Treść zadania:
Oceń, czy stwierdzenia 1–3 zgadzają się z tekstem o Krystynie Podleskiej, odpowiadając „tak” lub „nie” i przytaczając dosłownie rozstrzygające słowa tekstu. 1. Podleska zagrała Aleksandrę Kozeł w „Misiu”. 2. Podleska wróciła do kraju na początku lat 90. 3. Podleska otworzyła sklep w Krakowie razem z przyjaciółką.

Krystyna Podleska: Aktorka ''Misia'' została sklepową!
18.09.2012 | aktual.: 10.04.2017 12:53
Niestety, jak sama przyznaje w najnowszym numerze Super Expressu, "jej popularność medialna słabnie". Dlatego Krystyna Podleska postanowiła wziąć sprawy w swoje ręce…
Mimo że zagrała w jednej z najbardziej kultowych polskich komedii, jej kariera nigdy nie nabrała rozpędu. Filmowa Aleksandra Kozeł z „Misia” w tym roku obchodzi swoje 64. urodziny. Niestety, jak sama przyznaje w najnowszym numerze Super Expressu, "jej popularność medialna słabnie". Dlatego Krystyna Podleska postanowiła wziąć sprawy w swoje ręce…
Chyba każdy polski widz rozpoznaje ją bez trudu. Krystyna Podleska wykreowała niezapomnianą rolę u Stanisława Barei i… zniknęła.
Do ojczyzny powróciła dopiero pod koniec lat 90. Trochę grała, tłumaczyła, wystąpiła w kilku serialach. Jednak okazuje się, że z biegiem czasu wszyscy zaczęli o niej zapominać…
Sprzedaje bieliznę i hula-hoop
Jak podaje Super Express pani Krystyna, która niestety nie dostaje już tak często ofert współpracy, wzięła sprawy w swoje ręce i wraz z serdeczną przyjaciółką otworzyła w Krakowie sklep!
- Pod jednym dachem znajdują się wszystkie rzeczy dla kobiet. Balsamy, kremy ujędrniające, przyrządy do masażu, bielizna wyszczuplająca, hula-hoop...- opowiada o swoim biznesie aktorka i dodaje:
- Sklep pomyślany jest tak, by kobieta, mając nasze produkty, w 15 minut mogła w domu zrobić sobie mały salon spa, zadbać o siebie– mówi Podleska, którą często można zobaczyć za ladą obsługującą klientki.

Zapisane dane:

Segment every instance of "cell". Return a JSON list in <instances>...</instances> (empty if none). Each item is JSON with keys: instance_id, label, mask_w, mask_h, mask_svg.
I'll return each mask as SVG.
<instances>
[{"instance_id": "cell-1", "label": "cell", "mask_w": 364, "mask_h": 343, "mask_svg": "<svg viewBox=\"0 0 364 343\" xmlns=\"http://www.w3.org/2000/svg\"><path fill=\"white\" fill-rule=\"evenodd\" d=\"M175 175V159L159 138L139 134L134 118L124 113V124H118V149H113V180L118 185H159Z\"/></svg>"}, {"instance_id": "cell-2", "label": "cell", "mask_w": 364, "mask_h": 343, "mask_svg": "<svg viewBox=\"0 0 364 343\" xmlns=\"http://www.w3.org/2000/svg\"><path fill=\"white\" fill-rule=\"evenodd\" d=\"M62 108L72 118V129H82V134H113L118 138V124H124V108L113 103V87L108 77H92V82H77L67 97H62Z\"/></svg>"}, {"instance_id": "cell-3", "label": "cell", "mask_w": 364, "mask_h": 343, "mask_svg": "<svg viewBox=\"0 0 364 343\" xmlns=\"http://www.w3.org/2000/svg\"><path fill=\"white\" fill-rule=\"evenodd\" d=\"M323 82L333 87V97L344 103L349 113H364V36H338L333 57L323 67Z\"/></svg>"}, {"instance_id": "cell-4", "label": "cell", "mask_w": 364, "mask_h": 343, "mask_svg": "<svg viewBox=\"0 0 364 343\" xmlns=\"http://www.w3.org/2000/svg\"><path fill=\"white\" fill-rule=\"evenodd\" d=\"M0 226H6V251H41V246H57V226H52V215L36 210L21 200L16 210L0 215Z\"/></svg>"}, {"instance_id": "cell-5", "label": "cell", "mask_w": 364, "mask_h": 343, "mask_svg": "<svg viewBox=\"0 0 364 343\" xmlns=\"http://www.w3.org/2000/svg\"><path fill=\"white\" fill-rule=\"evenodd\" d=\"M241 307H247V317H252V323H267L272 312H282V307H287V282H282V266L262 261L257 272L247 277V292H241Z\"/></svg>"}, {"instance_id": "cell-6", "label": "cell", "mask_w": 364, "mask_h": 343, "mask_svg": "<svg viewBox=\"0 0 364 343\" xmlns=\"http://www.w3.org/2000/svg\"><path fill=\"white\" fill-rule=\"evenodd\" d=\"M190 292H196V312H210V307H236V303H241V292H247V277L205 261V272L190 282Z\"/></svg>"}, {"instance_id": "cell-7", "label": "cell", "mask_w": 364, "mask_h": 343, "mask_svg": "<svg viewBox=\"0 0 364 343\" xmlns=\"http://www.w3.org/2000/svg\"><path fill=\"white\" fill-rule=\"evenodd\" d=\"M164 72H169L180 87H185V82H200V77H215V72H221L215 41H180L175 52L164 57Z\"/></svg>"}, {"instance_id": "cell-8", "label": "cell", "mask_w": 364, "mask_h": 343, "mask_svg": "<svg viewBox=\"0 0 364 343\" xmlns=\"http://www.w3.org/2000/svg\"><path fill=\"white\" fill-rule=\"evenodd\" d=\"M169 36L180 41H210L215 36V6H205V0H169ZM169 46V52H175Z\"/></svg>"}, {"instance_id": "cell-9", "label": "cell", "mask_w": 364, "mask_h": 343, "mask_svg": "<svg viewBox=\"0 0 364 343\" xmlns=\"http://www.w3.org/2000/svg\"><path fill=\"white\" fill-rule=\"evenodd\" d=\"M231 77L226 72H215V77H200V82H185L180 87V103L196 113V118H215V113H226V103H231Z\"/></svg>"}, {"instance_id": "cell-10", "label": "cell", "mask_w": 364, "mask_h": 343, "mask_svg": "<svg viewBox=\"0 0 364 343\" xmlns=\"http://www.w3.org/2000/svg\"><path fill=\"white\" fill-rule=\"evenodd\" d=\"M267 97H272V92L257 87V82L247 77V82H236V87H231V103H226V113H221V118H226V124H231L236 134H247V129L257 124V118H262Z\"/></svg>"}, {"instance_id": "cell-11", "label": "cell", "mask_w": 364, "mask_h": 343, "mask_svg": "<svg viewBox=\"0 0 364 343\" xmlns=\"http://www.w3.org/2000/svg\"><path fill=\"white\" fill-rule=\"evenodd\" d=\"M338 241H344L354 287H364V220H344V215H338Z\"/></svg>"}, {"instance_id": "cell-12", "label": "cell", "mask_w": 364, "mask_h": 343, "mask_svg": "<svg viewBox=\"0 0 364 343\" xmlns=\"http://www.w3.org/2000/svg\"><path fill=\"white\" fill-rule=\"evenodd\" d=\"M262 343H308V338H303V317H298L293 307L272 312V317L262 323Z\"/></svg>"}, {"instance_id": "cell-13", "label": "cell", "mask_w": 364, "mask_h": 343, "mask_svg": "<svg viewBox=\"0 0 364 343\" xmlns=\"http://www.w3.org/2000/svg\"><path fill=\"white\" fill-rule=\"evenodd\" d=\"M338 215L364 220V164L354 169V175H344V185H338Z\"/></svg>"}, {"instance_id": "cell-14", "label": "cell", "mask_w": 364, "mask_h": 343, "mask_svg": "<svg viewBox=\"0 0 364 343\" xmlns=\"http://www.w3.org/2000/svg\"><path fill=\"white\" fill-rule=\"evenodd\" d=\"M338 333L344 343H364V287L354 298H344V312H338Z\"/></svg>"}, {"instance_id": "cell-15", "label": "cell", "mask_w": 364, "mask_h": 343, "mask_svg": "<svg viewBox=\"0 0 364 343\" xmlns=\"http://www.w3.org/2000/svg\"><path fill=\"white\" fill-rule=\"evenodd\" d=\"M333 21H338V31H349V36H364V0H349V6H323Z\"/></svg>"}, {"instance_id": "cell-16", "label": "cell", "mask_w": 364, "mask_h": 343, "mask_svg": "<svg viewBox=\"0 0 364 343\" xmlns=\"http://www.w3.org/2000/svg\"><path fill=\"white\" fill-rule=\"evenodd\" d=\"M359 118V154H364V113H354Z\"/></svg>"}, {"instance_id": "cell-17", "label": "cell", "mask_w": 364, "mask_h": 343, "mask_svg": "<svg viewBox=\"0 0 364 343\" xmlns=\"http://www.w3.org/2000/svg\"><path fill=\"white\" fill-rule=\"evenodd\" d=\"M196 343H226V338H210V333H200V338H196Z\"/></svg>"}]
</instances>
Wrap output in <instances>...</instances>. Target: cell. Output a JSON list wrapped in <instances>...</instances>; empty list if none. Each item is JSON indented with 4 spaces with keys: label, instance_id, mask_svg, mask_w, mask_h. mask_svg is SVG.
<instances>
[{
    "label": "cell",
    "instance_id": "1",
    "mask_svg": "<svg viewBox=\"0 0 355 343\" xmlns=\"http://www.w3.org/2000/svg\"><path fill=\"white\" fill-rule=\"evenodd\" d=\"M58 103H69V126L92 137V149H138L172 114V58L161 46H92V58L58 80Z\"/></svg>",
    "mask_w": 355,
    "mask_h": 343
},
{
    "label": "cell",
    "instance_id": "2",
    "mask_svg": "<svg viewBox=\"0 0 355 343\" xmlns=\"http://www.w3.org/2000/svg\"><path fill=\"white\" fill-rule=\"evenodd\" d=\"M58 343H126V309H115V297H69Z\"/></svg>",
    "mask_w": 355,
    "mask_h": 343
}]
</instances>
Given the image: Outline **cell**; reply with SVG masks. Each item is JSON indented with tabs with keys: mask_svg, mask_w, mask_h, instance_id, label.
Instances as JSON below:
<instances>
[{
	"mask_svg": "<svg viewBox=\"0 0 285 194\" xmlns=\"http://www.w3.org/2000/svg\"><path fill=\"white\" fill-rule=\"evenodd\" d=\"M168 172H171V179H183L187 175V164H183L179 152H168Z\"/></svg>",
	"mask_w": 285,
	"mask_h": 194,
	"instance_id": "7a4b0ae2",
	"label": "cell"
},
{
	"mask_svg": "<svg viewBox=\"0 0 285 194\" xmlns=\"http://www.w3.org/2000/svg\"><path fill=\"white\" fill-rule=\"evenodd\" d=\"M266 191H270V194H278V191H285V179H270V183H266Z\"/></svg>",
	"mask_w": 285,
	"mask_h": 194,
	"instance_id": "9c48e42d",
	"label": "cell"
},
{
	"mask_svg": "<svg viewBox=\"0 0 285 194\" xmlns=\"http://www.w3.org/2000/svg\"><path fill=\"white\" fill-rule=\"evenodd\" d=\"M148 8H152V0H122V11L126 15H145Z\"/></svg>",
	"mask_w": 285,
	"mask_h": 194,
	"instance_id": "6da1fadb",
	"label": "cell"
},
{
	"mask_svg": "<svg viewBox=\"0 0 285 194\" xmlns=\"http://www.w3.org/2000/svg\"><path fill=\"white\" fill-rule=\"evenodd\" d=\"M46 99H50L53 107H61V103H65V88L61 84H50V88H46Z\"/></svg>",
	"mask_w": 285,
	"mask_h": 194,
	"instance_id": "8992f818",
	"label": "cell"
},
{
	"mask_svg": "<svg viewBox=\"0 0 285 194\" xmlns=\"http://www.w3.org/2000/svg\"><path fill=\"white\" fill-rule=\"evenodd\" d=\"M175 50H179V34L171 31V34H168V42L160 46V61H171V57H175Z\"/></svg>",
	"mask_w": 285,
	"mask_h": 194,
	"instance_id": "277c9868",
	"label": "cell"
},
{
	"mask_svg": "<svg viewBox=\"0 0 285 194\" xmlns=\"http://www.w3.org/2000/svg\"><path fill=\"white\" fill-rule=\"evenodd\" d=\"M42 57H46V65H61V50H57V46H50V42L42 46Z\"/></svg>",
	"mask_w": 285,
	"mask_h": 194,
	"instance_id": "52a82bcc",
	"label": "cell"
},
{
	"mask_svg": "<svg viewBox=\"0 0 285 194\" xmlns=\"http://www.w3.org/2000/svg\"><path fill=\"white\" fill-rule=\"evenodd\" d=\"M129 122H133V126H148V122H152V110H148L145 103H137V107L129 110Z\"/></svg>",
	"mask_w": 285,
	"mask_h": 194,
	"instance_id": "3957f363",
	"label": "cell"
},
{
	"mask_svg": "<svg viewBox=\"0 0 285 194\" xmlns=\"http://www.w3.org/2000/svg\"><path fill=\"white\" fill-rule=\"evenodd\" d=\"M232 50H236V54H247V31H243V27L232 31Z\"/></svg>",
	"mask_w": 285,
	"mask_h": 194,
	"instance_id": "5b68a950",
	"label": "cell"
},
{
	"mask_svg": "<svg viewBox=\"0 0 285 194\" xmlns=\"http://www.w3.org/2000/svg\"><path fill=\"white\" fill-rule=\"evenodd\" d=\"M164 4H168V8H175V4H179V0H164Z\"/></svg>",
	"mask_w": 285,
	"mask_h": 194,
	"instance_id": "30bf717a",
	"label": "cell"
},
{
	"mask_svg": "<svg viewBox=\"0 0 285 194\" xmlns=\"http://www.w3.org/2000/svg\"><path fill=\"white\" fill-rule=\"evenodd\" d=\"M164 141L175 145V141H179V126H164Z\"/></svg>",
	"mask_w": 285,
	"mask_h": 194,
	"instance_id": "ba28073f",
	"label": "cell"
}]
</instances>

Rozwiązanie zadania:
1. Tak: „Filmowa Aleksandra Kozeł z „Misia””.
2. Nie: „Do ojczyzny powróciła dopiero pod koniec lat 90.”
3. Tak: „wraz z serdeczną przyjaciółką otworzyła w Krakowie sklep!”